Extract provided:
┌────────
TrueHoop: Coby Karl

Day Three Las Vegas summer league roundup

July, 12, 2010
Arnovitz By Kevin Arnovitz
John Wall's professional debut began with a little throat-clearing, but once the Washington Wizards point guard got into the flow of the game, he commandeered the court. We asked some of those in attendance for their impressions of Wall's 24-point, 8-assist, 8-turnover performance:

Garrett Ellwood/NBAE/Getty Images
John Wall: "A completely different kind of player."

Daniele Baiesi, former general manager Angelico Biella
When he picks up speed on the floor, he's unstoppable. He's a freak of nature for being 19-years-old. Today, there were a lot of expectations. The gym was packed, so everyone wanted to see the show. Whatever you see on the floor today won't be the exact truth. But whenever you see the kind of leadership skills he showed in his college year, you can expect him to lead an NBA franchise with no problem. He makes his teammates better because he puts them into a rhythm. He's a completely different kind of player. He also makes a huge defensive impact with his wingspan and athleticism.

David Blatt, Maccabi Tel Aviv and Russian national team head coach
Any player coming from college is going to have an adjustment period. Guys as talented as him will go through a shorter learning curve, even at his young age. I thought he did a pretty good job out here tonight, better than some of the first picks I've seen in the past. His future is very, very bright. For me as a coach, I like that he plays with his head up. He has a calm about him. He doesn't rush things. He makes mistakes but he doesn't allow the last play to bother the next play. I think that's very important, particularly for a player at his position. He has star quality. I think he's going to be a top-level player. It might take him longer than people think, but his talent is obvious.

Rick Carlisle, Dallas Mavericks head coach
He has fantastic ability and tremendous upside. He's a different version of Derrick Rose, a little different kind of player, a little different body type and a little different style of play. They both have a great ability to defend. As they learn more, they'll both get better and better. Wall is a little longer athletically and maybe a little more of a scorer.

DeMar DeRozan, Toronto Raports swingman
On the fast break, he's very effective. You see his speed, but you also see how strong he is. Once he gets more comfortable running an NBA team, I think he's going to be good. On defense, we haven't seen him guard anyone like Steve Nash or Chris Paul, so he's really going to get tested when the season starts.

Jimmy Goldstein, NBA superfan
It's pretty obvious he has such phenomenal speed. It's really exciting to see him dribble the ball down the court. His jump shot has a long way to go -- it's suspect at this point -- but he's such a phenomenal athlete, and I'm very excited about the prospect of watching him play.

Sam Hinkie, Houston Rockets vice president of basketball operations
So far, so good. You see the same kind of speed you saw in college. The advantage of that speed is only going to be amplified in the NBA with its spacing and his ability to get out in the open floor with even better finishers. Like any young player, there's a lot to work on, but you don't have to watch him very long to see how special he is for that position. Defensively, like most young players, he's better on the ball than off. There's no reason to believe he shouldn't be fine, and there's every reason to believe he should be very good.
└────────
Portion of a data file
┌────────
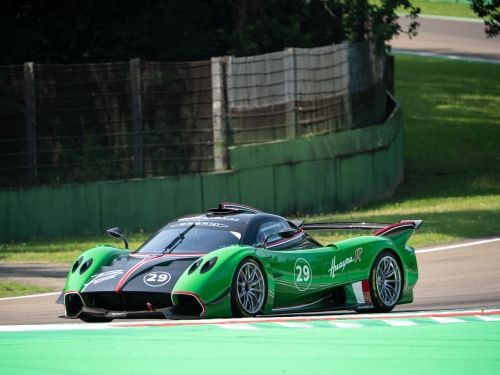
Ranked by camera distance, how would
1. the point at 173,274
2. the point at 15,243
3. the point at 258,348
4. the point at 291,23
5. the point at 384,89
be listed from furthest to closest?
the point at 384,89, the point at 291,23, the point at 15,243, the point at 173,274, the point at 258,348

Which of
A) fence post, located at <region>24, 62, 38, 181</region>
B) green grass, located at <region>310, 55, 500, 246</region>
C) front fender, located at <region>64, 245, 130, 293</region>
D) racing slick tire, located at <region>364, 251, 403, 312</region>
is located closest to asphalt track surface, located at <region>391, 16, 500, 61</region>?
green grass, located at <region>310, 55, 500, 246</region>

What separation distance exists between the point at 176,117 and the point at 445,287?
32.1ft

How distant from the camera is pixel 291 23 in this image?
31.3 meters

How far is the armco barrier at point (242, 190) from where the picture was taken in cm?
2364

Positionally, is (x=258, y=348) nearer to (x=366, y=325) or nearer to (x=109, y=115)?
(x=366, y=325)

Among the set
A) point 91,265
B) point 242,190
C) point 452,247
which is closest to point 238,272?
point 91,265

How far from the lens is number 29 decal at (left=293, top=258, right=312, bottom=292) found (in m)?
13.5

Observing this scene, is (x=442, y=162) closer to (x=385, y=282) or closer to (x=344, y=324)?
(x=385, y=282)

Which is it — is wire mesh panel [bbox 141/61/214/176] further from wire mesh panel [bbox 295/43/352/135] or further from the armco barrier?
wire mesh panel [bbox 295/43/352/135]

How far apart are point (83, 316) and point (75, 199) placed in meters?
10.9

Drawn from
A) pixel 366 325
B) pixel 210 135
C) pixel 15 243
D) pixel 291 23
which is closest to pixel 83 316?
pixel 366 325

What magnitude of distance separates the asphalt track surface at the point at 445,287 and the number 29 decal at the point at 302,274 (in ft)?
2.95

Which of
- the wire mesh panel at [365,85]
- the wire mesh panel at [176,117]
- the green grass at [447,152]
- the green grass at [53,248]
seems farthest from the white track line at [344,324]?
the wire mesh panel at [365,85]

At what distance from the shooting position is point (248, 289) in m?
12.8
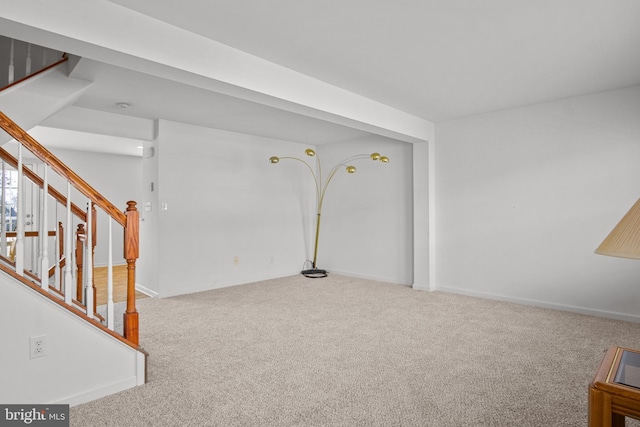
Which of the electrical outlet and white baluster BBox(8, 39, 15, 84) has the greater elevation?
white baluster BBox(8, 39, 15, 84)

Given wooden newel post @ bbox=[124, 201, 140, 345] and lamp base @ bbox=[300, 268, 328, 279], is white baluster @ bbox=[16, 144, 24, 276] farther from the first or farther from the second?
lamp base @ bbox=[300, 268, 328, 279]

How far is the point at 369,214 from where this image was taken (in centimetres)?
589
└────────
┌────────
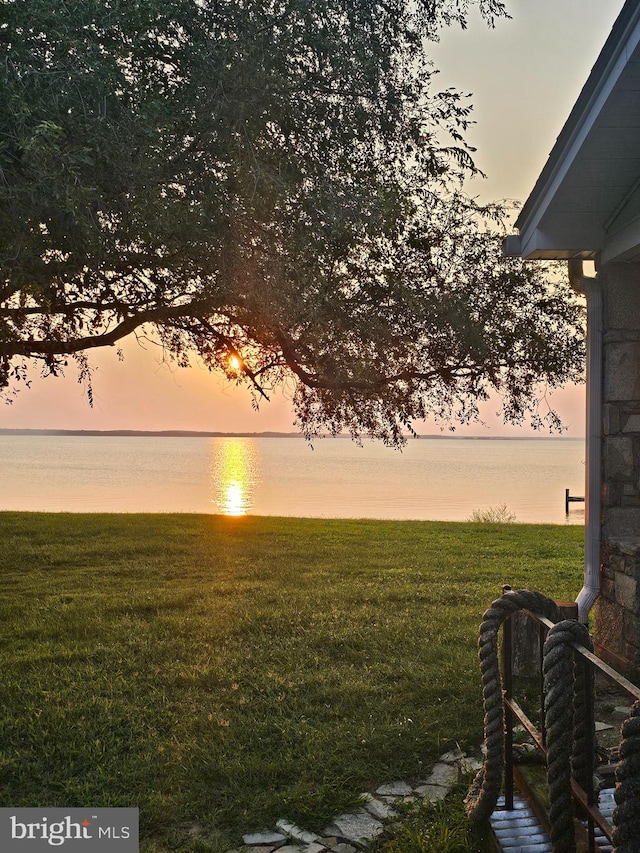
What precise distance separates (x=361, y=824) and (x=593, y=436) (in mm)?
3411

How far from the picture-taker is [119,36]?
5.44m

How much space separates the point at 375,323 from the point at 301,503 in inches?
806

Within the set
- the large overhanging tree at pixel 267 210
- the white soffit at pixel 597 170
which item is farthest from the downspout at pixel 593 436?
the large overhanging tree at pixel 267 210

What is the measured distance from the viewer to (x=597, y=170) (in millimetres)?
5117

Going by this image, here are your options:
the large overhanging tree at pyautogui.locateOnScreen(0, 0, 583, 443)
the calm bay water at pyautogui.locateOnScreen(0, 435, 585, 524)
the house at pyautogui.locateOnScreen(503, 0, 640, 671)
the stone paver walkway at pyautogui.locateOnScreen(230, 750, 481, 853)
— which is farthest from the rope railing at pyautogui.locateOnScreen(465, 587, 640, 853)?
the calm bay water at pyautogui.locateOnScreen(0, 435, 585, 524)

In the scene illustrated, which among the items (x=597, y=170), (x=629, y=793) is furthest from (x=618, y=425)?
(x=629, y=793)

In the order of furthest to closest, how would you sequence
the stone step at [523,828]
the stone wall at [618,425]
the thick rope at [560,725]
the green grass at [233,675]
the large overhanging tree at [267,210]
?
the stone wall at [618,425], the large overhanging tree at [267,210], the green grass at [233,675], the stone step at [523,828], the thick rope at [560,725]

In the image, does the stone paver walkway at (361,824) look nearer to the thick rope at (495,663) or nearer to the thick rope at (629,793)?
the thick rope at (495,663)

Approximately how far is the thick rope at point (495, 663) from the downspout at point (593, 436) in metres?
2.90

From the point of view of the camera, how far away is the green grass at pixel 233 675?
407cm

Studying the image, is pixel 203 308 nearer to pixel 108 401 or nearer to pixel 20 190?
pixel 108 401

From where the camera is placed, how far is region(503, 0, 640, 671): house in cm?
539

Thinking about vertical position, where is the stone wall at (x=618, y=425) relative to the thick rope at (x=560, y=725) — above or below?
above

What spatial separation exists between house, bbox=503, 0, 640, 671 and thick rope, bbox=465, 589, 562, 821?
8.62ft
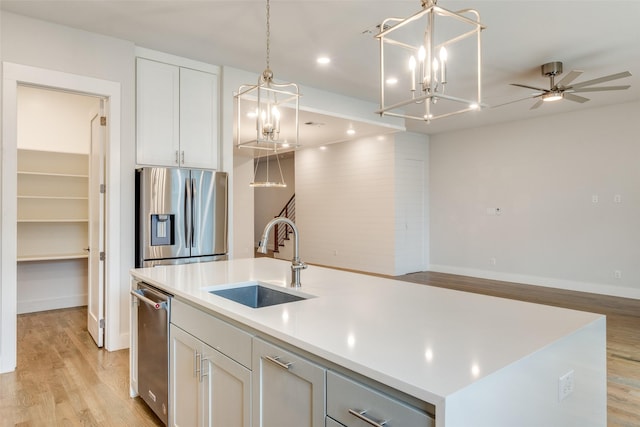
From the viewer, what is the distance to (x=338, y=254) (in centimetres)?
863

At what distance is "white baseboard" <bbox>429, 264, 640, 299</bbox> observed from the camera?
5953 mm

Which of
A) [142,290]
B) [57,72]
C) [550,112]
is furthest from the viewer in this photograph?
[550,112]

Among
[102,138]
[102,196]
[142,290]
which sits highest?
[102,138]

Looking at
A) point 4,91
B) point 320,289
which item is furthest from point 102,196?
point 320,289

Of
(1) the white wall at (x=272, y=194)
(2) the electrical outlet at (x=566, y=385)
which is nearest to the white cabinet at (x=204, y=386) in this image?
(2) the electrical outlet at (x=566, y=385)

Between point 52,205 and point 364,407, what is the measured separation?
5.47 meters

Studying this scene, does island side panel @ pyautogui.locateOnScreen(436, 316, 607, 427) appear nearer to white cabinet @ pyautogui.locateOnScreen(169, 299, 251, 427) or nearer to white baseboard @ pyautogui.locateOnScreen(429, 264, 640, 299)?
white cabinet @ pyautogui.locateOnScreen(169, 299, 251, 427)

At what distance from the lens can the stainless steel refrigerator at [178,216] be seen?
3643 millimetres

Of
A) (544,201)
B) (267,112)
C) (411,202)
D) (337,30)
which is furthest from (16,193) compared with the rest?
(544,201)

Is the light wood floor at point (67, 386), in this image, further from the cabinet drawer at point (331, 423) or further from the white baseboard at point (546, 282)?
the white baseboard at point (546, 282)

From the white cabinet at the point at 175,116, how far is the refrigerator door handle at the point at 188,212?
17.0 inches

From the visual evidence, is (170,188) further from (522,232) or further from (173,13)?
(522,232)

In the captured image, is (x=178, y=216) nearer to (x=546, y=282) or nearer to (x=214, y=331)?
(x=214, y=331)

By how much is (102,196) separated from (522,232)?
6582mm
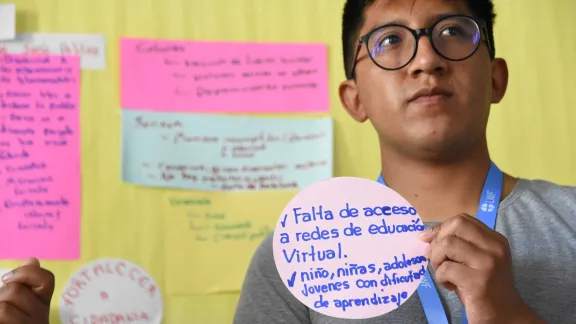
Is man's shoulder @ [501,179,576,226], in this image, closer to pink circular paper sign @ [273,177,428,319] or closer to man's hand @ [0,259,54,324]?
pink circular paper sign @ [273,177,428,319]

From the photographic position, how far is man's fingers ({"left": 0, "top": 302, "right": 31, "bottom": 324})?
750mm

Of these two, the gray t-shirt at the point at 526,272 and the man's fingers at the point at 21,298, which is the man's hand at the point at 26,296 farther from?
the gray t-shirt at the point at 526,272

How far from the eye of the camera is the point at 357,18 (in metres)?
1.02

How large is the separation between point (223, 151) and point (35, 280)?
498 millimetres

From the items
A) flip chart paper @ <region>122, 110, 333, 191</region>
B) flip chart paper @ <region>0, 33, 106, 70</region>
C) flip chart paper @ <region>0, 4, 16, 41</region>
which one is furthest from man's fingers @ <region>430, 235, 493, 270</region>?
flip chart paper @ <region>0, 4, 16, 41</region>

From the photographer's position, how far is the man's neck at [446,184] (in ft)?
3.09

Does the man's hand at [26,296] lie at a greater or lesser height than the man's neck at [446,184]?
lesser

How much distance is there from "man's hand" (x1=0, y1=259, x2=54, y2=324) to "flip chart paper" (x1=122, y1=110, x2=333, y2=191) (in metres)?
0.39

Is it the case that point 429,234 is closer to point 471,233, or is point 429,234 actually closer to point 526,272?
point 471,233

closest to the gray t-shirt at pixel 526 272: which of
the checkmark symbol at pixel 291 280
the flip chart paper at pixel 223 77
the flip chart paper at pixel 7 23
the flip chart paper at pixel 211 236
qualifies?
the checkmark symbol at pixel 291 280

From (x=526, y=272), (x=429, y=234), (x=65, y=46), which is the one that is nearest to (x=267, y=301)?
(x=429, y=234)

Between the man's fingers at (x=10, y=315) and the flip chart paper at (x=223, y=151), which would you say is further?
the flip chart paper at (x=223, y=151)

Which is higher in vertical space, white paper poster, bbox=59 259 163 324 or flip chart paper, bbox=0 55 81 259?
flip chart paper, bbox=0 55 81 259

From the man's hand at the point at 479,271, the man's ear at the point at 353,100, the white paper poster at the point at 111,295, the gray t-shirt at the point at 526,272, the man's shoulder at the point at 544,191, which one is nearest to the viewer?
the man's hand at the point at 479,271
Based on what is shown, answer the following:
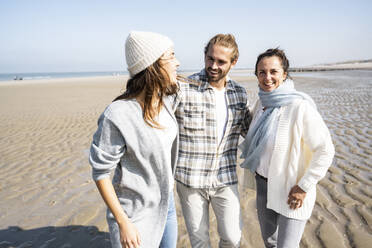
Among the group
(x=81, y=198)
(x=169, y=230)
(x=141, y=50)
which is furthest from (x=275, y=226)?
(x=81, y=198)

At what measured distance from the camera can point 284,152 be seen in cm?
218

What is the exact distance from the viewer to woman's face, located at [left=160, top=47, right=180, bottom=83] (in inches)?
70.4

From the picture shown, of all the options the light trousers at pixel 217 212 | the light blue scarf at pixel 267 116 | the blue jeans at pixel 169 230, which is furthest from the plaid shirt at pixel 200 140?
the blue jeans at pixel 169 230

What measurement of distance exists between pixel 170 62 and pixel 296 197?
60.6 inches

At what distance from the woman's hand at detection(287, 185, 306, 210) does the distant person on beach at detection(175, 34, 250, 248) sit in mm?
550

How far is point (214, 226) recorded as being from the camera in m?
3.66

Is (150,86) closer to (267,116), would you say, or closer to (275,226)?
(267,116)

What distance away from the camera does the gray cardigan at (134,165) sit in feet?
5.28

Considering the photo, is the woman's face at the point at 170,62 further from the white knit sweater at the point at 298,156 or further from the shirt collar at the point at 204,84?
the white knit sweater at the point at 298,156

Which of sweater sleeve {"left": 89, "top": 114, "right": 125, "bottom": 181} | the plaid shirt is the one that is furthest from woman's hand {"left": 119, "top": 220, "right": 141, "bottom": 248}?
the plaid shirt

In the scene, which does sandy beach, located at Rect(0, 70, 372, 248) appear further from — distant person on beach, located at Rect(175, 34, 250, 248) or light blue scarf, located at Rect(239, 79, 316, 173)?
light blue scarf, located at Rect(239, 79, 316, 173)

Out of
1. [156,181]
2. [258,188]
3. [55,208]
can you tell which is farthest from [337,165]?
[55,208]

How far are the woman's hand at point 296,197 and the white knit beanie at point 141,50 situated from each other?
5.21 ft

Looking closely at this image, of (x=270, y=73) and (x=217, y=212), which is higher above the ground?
└────────
┌────────
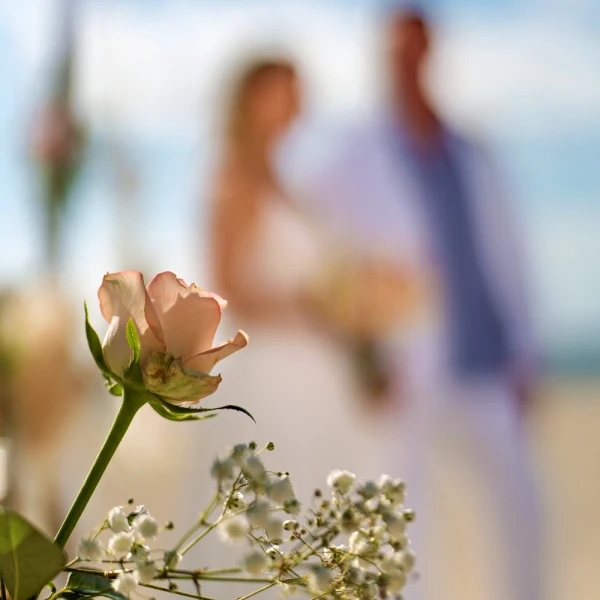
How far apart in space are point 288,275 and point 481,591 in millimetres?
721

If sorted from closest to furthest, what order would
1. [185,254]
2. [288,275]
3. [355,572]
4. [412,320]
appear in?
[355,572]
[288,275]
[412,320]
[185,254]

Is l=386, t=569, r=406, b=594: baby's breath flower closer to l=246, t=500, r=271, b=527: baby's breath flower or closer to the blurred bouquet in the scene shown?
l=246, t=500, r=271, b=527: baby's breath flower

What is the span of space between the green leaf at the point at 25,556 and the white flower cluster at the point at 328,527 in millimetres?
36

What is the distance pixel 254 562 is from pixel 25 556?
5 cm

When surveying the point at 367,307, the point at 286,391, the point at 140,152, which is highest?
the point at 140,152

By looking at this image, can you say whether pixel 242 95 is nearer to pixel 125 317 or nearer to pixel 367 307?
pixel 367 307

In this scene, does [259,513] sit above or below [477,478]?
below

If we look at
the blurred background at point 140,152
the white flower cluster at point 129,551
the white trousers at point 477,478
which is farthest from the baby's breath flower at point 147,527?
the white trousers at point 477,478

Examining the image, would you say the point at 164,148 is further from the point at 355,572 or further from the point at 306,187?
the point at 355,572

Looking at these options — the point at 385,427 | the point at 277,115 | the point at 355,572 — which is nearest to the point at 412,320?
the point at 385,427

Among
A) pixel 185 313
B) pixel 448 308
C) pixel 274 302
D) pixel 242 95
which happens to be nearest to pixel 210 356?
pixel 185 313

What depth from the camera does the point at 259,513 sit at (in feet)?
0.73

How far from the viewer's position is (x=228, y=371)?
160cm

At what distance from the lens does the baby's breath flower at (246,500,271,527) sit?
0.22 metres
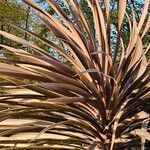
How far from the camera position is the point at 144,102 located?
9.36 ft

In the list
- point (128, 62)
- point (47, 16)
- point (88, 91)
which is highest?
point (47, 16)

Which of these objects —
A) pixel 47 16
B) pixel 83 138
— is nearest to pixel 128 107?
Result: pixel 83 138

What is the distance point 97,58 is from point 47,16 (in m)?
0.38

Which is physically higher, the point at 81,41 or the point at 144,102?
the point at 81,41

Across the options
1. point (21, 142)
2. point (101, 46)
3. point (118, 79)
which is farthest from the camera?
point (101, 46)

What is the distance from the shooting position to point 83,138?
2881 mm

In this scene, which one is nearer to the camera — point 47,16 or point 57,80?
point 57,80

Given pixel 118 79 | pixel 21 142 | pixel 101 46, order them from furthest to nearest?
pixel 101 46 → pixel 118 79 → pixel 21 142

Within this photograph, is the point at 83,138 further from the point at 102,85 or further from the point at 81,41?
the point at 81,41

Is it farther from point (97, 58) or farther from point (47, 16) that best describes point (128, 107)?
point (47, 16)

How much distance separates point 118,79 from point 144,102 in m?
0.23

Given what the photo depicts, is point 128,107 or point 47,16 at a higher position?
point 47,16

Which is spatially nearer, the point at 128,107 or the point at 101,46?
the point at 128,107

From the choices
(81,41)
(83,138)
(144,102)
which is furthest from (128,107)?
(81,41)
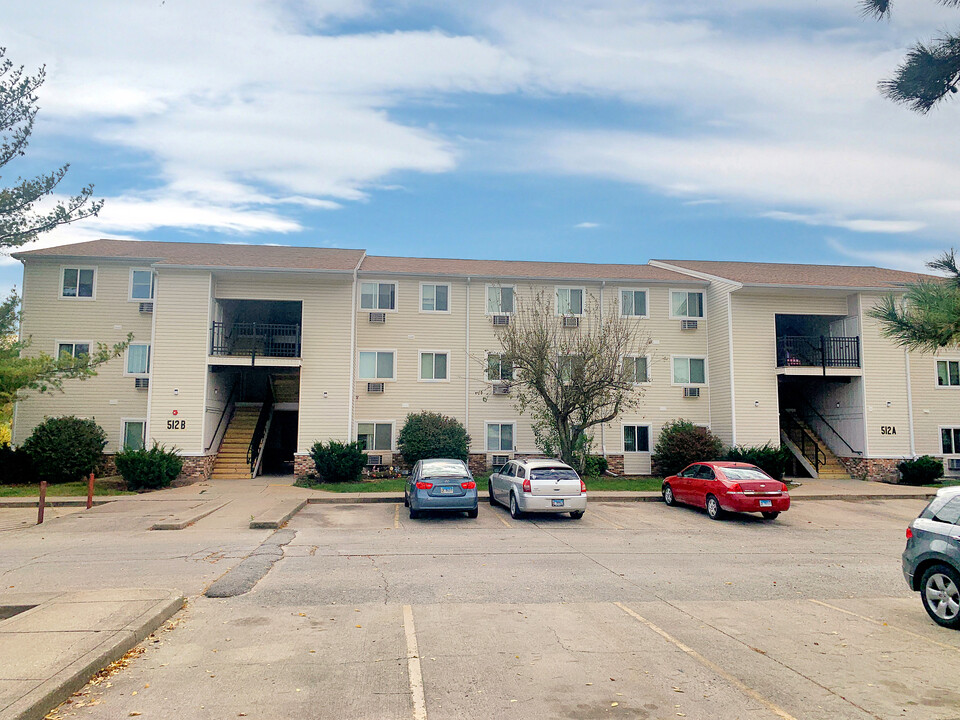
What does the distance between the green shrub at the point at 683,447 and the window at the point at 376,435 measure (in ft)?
└────────
Written task:
Reproduce everything from "Garrett Ellwood/NBAE/Getty Images" down to "wingspan and athleticism." in the summer league roundup, swapping "wingspan" for "reach". These records have no connection to the summer league roundup.

Finished exercise:
Garrett Ellwood/NBAE/Getty Images
John Wall: "A completely different kind of player."

Daniele Baiesi, former general manager Angelico Biella
When he picks up speed on the floor, he's unstoppable. He's a freak of nature for being 19-years-old. Today, there were a lot of expectations. The gym was packed, so everyone wanted to see the show. Whatever you see on the floor today won't be the exact truth. But whenever you see the kind of leadership skills he showed in his college year, you can expect him to lead an NBA franchise with no problem. He makes his teammates better because he puts them into a rhythm. He's a completely different kind of player. He also makes a huge defensive impact with his reach and athleticism.